Trivia Testers : The Great E-Ticket Ride

Question: The world’s first airliner was

  1. the Benoist Type XIV ‘Air Boat’, 1914
  2. a Junkers J13, used by the airline Deutsche Luft Hansa (which became guess what) in 1919
  3. Reinhold Platz’s F-II, which entered service in 1920
  4. the Fokker F.VII, used by Pan American Airways, and which began service between Key West and Havana in January 1928.

The answer is number 1. Commercial transport of passengers began in earnest immediately after World War I. They primarily served short-term political purposes, not economic ones, by allowing diplomats and politicians to more expeditiously sort out the political and financial legacies of the ‘Great War’. The routes were technically open to the public, but the passengers would have to have primarily been wealthy joyriders, interested mostly in the novelty of transportation by air rather than its (eventual) utility. All that said though, on the first day of the year 1914, the Benoist Company scheduled passenger service from Tampa Florida to St. Petersburg, Florida. The fare was five dollars. The Benoist Type XIV ‘Air Boat’ made its first flight over Tampa Bay (25 miles, at 60 mph) on January 12, 1914.

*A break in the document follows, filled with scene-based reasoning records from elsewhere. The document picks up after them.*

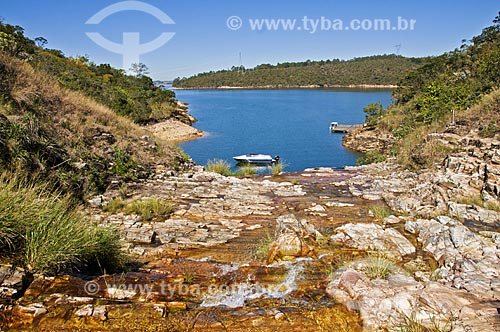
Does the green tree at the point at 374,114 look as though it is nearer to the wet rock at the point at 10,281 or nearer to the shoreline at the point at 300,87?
the wet rock at the point at 10,281

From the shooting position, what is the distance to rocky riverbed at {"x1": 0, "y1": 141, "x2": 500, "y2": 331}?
3.19 meters

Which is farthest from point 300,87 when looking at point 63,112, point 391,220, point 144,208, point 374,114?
point 144,208

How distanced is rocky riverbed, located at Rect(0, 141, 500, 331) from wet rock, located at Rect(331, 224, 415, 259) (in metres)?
0.03

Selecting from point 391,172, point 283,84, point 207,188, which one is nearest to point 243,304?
point 207,188

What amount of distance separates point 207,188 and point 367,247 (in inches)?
219

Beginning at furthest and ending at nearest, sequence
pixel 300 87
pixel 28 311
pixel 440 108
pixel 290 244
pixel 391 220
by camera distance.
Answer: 1. pixel 300 87
2. pixel 440 108
3. pixel 391 220
4. pixel 290 244
5. pixel 28 311

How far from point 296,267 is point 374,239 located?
5.87ft

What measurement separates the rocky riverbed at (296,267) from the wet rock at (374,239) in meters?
0.03

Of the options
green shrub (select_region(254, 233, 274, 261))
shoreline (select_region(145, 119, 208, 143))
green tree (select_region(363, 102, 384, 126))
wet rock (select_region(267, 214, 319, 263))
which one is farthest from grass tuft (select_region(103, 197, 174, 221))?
shoreline (select_region(145, 119, 208, 143))

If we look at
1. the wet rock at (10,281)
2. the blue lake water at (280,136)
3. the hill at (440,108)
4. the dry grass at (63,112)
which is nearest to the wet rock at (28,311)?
the wet rock at (10,281)

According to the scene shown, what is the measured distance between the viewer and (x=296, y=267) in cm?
480

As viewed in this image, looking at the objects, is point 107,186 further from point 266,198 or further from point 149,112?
point 149,112

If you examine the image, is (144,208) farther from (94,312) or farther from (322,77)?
(322,77)

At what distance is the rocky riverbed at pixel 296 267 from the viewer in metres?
3.19
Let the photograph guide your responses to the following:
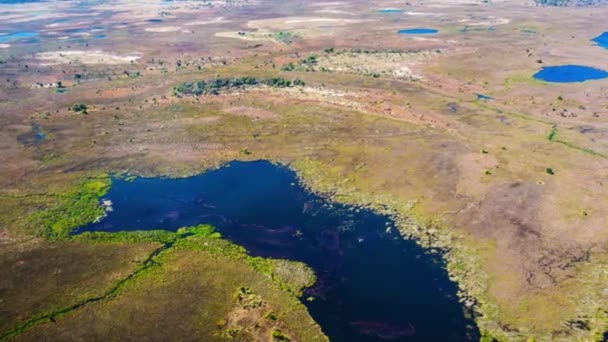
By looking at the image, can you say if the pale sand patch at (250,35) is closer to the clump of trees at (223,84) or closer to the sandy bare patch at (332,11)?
the sandy bare patch at (332,11)

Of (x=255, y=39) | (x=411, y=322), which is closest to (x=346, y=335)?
(x=411, y=322)

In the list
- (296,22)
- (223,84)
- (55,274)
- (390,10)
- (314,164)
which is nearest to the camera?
(55,274)

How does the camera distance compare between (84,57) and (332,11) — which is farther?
(332,11)

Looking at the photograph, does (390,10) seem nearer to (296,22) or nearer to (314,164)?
(296,22)

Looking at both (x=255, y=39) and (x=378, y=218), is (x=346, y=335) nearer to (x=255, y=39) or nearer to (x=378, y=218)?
(x=378, y=218)

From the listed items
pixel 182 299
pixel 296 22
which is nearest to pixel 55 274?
pixel 182 299

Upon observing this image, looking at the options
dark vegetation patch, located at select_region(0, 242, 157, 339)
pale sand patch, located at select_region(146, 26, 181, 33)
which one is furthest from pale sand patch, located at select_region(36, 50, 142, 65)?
dark vegetation patch, located at select_region(0, 242, 157, 339)
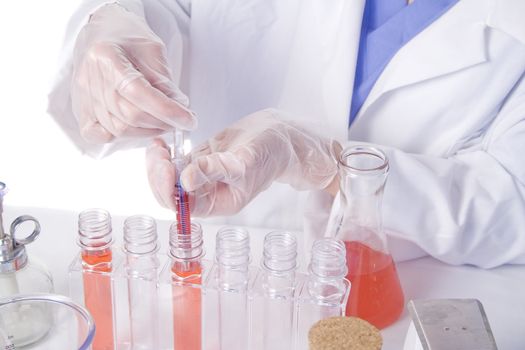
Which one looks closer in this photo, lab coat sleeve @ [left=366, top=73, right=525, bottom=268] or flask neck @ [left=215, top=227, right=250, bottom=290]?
flask neck @ [left=215, top=227, right=250, bottom=290]

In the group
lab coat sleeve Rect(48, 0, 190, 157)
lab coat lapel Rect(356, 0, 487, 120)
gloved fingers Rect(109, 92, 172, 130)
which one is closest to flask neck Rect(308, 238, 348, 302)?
gloved fingers Rect(109, 92, 172, 130)

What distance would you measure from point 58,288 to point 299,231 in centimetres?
32

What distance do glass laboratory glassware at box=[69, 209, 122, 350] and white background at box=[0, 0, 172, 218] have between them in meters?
0.89

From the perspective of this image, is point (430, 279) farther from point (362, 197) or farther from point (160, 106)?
point (160, 106)

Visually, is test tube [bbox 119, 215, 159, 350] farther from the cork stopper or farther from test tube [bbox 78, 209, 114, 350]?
the cork stopper

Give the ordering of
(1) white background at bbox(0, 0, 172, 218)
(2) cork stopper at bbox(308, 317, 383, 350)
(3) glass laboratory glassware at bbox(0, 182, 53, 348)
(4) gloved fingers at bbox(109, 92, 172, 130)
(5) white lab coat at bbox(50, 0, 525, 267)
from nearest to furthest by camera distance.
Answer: (2) cork stopper at bbox(308, 317, 383, 350) < (3) glass laboratory glassware at bbox(0, 182, 53, 348) < (4) gloved fingers at bbox(109, 92, 172, 130) < (5) white lab coat at bbox(50, 0, 525, 267) < (1) white background at bbox(0, 0, 172, 218)

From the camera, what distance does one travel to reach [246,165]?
2.37 ft

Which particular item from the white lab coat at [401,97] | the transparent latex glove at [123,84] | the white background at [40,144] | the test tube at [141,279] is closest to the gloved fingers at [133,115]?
the transparent latex glove at [123,84]

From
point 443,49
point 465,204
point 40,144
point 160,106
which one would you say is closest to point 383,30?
point 443,49

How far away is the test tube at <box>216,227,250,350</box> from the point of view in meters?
0.63

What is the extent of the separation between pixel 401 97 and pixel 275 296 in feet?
1.26

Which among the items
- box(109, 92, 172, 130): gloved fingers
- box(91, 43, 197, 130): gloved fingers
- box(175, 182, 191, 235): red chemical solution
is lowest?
box(175, 182, 191, 235): red chemical solution

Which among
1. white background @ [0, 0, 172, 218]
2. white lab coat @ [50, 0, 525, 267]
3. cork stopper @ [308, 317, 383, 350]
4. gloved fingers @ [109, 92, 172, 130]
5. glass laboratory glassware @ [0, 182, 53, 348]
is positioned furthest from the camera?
Result: white background @ [0, 0, 172, 218]

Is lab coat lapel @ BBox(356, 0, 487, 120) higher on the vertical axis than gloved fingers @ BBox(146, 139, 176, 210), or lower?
higher
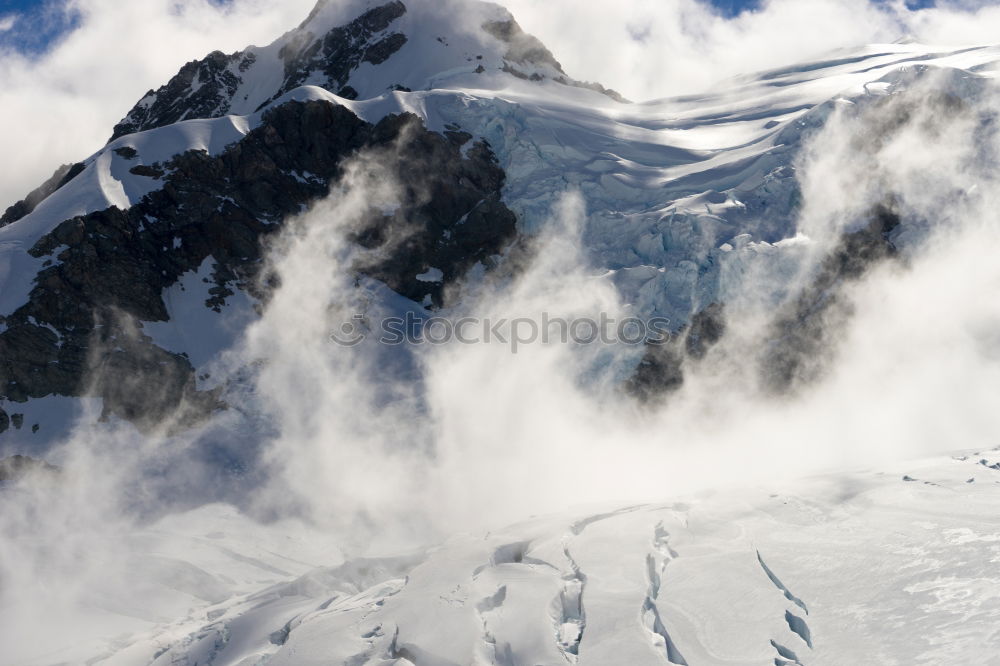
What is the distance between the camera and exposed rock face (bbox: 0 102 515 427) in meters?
32.8

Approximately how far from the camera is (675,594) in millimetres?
15781

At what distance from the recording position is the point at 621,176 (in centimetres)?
4169

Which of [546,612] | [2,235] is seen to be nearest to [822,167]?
[546,612]

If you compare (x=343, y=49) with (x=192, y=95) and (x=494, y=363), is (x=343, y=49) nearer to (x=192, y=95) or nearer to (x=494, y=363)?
(x=192, y=95)

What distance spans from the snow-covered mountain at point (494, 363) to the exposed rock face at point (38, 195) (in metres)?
17.8

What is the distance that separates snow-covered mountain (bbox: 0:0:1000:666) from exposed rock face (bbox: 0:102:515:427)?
12cm

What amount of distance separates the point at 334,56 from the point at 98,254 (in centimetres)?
3426

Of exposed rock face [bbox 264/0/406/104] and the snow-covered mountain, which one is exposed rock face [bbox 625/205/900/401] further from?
exposed rock face [bbox 264/0/406/104]

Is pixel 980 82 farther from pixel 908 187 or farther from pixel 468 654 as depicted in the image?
pixel 468 654

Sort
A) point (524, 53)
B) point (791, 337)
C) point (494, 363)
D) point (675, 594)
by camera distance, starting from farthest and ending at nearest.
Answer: point (524, 53), point (791, 337), point (494, 363), point (675, 594)

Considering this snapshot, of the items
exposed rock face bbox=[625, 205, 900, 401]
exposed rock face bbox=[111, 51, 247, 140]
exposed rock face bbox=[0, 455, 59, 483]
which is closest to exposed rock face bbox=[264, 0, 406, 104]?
exposed rock face bbox=[111, 51, 247, 140]

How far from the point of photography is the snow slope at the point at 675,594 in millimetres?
13828

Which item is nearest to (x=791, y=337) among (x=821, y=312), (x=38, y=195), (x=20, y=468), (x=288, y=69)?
(x=821, y=312)

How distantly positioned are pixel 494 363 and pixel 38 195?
44109 millimetres
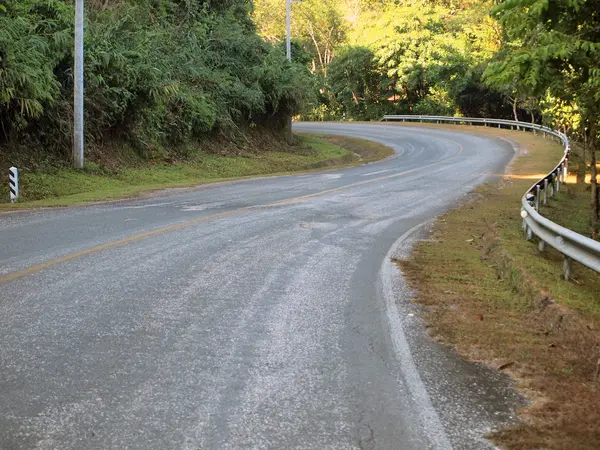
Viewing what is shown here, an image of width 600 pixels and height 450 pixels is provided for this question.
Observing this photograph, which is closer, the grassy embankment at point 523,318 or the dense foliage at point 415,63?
the grassy embankment at point 523,318

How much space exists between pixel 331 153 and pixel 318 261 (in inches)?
1148

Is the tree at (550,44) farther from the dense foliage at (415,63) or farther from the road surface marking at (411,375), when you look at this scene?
the dense foliage at (415,63)

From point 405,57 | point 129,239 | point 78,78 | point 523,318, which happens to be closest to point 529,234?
point 523,318

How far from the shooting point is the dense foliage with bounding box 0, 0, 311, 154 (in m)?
20.7

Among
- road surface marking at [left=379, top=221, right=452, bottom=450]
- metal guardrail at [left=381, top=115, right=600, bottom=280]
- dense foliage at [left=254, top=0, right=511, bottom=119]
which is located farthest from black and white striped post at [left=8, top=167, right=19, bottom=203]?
dense foliage at [left=254, top=0, right=511, bottom=119]

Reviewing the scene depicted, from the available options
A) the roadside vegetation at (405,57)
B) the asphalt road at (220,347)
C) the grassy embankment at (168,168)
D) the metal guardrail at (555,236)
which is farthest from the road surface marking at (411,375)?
the roadside vegetation at (405,57)

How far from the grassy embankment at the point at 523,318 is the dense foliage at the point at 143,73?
42.1 ft

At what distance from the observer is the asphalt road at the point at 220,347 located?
167 inches

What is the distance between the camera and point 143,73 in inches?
1004

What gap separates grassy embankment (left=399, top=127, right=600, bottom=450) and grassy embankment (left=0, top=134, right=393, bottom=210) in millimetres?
10036

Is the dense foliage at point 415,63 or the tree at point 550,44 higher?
the dense foliage at point 415,63

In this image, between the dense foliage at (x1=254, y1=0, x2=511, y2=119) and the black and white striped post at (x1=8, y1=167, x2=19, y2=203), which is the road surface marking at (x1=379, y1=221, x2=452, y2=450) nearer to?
the black and white striped post at (x1=8, y1=167, x2=19, y2=203)

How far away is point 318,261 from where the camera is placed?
Result: 993cm

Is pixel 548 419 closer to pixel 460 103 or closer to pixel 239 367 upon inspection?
pixel 239 367
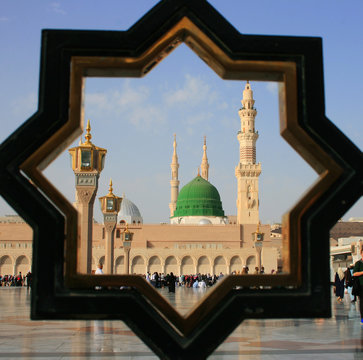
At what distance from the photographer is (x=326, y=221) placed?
96.5 inches

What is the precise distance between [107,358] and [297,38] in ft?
8.92

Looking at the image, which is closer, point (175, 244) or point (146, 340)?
point (146, 340)

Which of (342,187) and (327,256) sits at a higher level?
(342,187)

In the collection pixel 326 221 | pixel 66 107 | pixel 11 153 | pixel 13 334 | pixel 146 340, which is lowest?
pixel 13 334

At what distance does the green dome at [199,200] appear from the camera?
54031mm

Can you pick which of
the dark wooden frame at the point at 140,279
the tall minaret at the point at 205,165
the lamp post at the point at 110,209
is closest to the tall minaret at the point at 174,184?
the tall minaret at the point at 205,165

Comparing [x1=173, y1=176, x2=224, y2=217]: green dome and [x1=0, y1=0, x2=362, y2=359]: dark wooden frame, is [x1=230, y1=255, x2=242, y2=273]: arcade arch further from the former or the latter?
[x1=0, y1=0, x2=362, y2=359]: dark wooden frame

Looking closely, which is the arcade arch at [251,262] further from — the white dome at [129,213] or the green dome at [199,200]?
the white dome at [129,213]

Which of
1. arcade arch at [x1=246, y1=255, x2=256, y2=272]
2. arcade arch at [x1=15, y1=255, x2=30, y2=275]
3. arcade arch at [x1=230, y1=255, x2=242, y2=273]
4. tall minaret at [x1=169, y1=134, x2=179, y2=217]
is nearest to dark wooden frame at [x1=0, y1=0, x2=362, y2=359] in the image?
arcade arch at [x1=15, y1=255, x2=30, y2=275]

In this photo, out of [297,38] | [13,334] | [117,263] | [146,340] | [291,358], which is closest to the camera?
[146,340]

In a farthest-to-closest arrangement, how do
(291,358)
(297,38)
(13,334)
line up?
(13,334) < (291,358) < (297,38)

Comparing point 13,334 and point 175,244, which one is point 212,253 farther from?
point 13,334

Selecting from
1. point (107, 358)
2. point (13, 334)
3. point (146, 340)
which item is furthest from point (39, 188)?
point (13, 334)

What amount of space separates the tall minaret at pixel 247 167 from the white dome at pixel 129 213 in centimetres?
1134
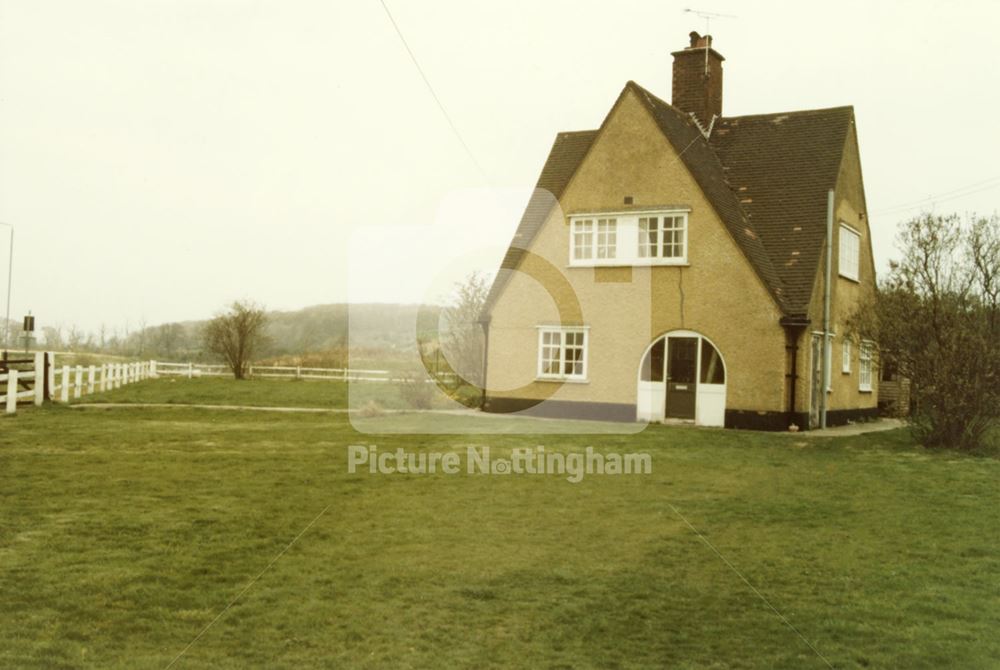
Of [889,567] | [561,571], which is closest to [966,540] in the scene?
[889,567]

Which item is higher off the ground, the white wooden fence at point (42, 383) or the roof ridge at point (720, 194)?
the roof ridge at point (720, 194)

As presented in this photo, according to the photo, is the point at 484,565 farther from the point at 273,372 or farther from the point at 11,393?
the point at 273,372

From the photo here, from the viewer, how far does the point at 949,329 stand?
19.3m

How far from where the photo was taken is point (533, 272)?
26.7 meters

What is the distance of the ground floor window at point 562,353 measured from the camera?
85.0ft

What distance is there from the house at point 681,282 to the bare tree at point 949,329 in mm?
2318

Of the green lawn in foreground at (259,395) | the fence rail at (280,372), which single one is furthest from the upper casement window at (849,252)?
the fence rail at (280,372)

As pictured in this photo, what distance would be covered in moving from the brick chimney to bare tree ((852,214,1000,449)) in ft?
36.5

Subject: Divine Metamorphosis

Question: What was the Aichi M6A1 Seiran?

  1. It would have been an extremely large (half of a Kilometer long, in fact ) hollow dirigible containing a literal ‘runway in the sky’ along its truss-supported, lighted, and flat inner surface. It was envisioned (but never built) as an alternative to an aircraft carrier by the Japanese during the last days of WW II.
  2. It was Japan’s imitation of the V2, intended to be launched from submarines near our shores. It was never perfected, and in fact sank two of their own ships.
  3. A submarine launched strike aircraft built in small numbers by the Japanese near the end of WW II. Its wings pitched forward 90 degrees about the spar root, then folded back against the fuselage to fit in tubes less than 12 feet wide. They were capable of close to 300 mph, had over a 700 mile range, and could carry either a bomb or torpedo weighing close to 1800 pounds.
  4. A concealed weapon issued to the Japanese, intended to be worn under a soldier’s hat. Forseeing surrender in large numbers near the end of WWII, the idea was that as large groups of soldiers were marched out, hands clasped on top of their heads, they would attack their captors in one last-ditch mass attack by basically hitting themselves on the head and discharging what was esentially a head-mounted gun.

The answer is number 3.

Subject: Getting Jumpy

Question: The world’s record for the most parachute jumps (by a single person, now) in a 24-hour period is:

  1. 65
  2. 179
  3. 350
  4. 500

The answer is number 4. The jumps were made from 2100 feet, on average, once every two minutes and 40 seconds.